School #5’s Tree Planting Ceremony, with help from the Oceanside Garden Club, honored former principal, Steve Kriss and Louisa Rugolo, the mom of a garden club member. The garden club donated a copper beech tree to replace one that had been destroyed several years ago. The rare and extraordinarily beautiful copper beech was Mr. Kriss’ favorite tree. Sixth graders, the last remaining class to have had Mr. Kriss as their principal, took part in the celebration while second graders read and sang about taking care of the earth. Current principal Diane Provvido led students in taking turns shoveling some soil into the planting hole. Mr. Kriss used a special shovel that had been purchased for the ground-breaking of School #5’s newest wing and has been kept in pristine condition for ceremonial use only.

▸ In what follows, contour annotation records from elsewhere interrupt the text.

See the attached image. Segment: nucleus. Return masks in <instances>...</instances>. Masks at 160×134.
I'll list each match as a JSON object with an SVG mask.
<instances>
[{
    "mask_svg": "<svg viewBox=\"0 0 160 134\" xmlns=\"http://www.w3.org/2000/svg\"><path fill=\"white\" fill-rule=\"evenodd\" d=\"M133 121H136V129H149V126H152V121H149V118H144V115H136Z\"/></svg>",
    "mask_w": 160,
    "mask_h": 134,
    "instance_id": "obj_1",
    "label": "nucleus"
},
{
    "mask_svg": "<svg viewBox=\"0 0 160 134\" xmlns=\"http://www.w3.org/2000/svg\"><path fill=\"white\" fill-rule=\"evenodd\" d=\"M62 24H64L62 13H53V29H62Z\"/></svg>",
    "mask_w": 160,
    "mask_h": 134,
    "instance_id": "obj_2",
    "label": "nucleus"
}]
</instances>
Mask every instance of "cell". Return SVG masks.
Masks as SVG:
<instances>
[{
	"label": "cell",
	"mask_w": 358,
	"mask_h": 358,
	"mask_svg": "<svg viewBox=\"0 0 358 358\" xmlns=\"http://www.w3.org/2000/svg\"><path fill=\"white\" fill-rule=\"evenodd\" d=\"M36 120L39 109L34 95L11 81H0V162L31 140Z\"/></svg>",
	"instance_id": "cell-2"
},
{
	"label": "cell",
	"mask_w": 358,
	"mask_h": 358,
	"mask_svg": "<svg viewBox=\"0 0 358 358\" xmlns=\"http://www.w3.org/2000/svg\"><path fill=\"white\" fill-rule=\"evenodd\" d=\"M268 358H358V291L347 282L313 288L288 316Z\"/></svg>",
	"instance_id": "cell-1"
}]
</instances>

With help from Nature Study Center coordinator, Ned Black, everyone at School #6 got their hands dirty on Earth Day,
planting flower bulbs, marigolds and seeds all around the school grounds. The day began with a whole school picture on the school grounds, followed by a variety of learning stations that students rotated through to focus on specific aspects of science and nature. At the “bubble station”, the children explored the characteristics of bubbles and what makes them form. Students also used magnifying glasses to investigate soil and made chalk shadows, with each group using different colored chalk to show how the location of shadows changes throughout the day in response to the earth’s rotation and relative position to the sun. Students also used binoculars to look at birds and wildlife and made venn diagrams to compare and contrast plants. Teachers and students also walked the track to highlight the natural benefits of walking versus driving.